ESTRATTO FORNITO:
───

I tanti nodi a destra dell’estate politica

POLITICA. Potrebbe essere una calda estate, questa, per il governo Meloni. E non solo perché le temperature da pronto soccorso inducono tutti alla preoccupazione.

Salgono anche le tensioni dentro la maggioranza, perché i problemi giudiziari incombono, perché il Pnrr rischia di non ingranare con conseguenze catastrofiche, perché alla fine maggioranza e governo potrebbero mostrare agli italiani un’immagine assai poco rassicurante di inadeguatezza politica e programmatica. Le tensioni nella maggioranza. Non è un mistero che Matteo Salvini si stia agitando ogni giorno di più. Lui già guarda alle elezioni europee della vicina primavera 2024 come ad una possibilità di rivincita dopo l’amaro (e avaro) 8 per cento di voti cui le politiche scorse lo hanno inchiodato. E allora ecco che il capo leghista è tornato su uno dei suoi cavalli di battaglia, la «pace fiscale», cioè un nuovo provvedimento di saldo e stralcio delle cartelle esattoriali per contribuenti onesti sì ma inadempienti per cause di forza maggiore.

───

SEZIONE DATI:
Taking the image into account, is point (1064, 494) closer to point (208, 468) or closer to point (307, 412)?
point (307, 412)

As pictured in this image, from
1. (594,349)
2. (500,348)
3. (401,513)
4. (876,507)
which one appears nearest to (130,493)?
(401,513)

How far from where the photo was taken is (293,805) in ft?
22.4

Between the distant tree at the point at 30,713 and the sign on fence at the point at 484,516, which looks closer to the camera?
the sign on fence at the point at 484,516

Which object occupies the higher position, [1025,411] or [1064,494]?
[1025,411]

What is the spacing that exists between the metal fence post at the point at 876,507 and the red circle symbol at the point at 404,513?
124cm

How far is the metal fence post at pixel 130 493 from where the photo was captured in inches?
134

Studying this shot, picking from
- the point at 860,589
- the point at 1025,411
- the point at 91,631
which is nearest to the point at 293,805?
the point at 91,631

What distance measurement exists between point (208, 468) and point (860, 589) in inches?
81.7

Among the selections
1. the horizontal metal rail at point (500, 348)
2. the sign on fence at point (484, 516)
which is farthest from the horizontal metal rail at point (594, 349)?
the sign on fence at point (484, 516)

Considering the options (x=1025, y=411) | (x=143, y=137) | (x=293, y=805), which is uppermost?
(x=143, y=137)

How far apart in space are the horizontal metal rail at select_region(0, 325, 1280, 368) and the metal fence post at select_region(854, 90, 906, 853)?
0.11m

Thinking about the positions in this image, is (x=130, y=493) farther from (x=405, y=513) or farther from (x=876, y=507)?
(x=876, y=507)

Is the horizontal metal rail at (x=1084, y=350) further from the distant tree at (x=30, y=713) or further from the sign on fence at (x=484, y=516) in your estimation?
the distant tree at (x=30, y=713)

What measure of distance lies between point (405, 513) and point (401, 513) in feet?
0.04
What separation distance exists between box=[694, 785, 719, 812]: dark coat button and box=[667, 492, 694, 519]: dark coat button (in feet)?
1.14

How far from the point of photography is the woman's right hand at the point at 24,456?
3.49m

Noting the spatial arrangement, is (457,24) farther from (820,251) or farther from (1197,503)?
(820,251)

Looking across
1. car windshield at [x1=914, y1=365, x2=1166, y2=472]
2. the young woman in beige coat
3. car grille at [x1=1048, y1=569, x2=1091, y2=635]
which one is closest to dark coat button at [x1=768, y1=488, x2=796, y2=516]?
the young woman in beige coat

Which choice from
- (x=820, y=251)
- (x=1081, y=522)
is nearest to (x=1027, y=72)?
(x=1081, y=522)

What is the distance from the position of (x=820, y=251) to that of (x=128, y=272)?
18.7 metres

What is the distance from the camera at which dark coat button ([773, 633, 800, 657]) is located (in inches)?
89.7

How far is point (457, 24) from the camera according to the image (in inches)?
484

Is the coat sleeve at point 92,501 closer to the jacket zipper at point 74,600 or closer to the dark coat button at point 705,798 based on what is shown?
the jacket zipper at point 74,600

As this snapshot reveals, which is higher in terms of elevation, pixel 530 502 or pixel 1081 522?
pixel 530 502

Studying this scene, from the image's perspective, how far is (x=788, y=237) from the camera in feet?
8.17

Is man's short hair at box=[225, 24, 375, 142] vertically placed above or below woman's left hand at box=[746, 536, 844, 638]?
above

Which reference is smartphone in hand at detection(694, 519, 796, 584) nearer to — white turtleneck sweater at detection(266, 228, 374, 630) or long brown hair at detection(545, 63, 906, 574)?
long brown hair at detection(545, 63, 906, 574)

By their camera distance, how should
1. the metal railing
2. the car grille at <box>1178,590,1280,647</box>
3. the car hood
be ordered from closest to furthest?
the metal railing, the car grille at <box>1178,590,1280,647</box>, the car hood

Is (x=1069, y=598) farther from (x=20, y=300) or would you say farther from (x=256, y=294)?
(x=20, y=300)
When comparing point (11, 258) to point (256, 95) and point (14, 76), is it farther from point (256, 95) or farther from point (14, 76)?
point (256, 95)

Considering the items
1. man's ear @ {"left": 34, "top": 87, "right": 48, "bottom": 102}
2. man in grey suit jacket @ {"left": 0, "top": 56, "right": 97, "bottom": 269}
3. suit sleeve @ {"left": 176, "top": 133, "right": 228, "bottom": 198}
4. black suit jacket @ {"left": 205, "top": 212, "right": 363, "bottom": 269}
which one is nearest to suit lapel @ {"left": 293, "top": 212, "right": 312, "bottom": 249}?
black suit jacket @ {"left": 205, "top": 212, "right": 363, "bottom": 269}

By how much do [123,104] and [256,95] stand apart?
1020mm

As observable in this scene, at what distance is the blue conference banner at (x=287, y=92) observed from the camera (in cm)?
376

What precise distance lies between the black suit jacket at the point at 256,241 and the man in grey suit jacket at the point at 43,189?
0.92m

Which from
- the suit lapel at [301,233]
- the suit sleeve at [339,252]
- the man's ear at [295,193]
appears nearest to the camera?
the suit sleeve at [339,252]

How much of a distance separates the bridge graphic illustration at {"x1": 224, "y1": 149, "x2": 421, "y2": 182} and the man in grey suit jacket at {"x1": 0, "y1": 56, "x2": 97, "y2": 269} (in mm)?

───

COMPITO BREVE: Prosegui l'articolo sulle tensioni nella maggioranza del governo Meloni, ripartendo subito dopo l'ultima frase riportata.

RISPOSTA:
La cosa non rientra nei programma di Meloni per mille ragioni – di bilancio e di rapporti con l’Ue – ma questo a Salvini interessa poco, anzi: riacquistare un protagonismo politico a spese di Meloni non è cosa che certo gli dispiaccia. Tutti hanno notato quel post sui social in cui lo si vedeva a bordo di un economicissimo volo Ryanair proprio nelle giornate in cui la Meloni doveva difendersi dall’accusa di usare un po’ troppo i voli di Stato (accusa peraltro insensata, trattandosi di un presidente del Consiglio in un periodo geopolitico così difficile che implica la «diplomazia diretta» dei leader). Insomma, qualche puntura di spillo, qualche dispetto. E qualche presa di distanza che certo a Palazzo Chigi non piace: come quella nei confronti di Daniela Santanchè su cui il Senato voterà il 26 luglio (mozione di sfiducia individuale presentata dal M5S).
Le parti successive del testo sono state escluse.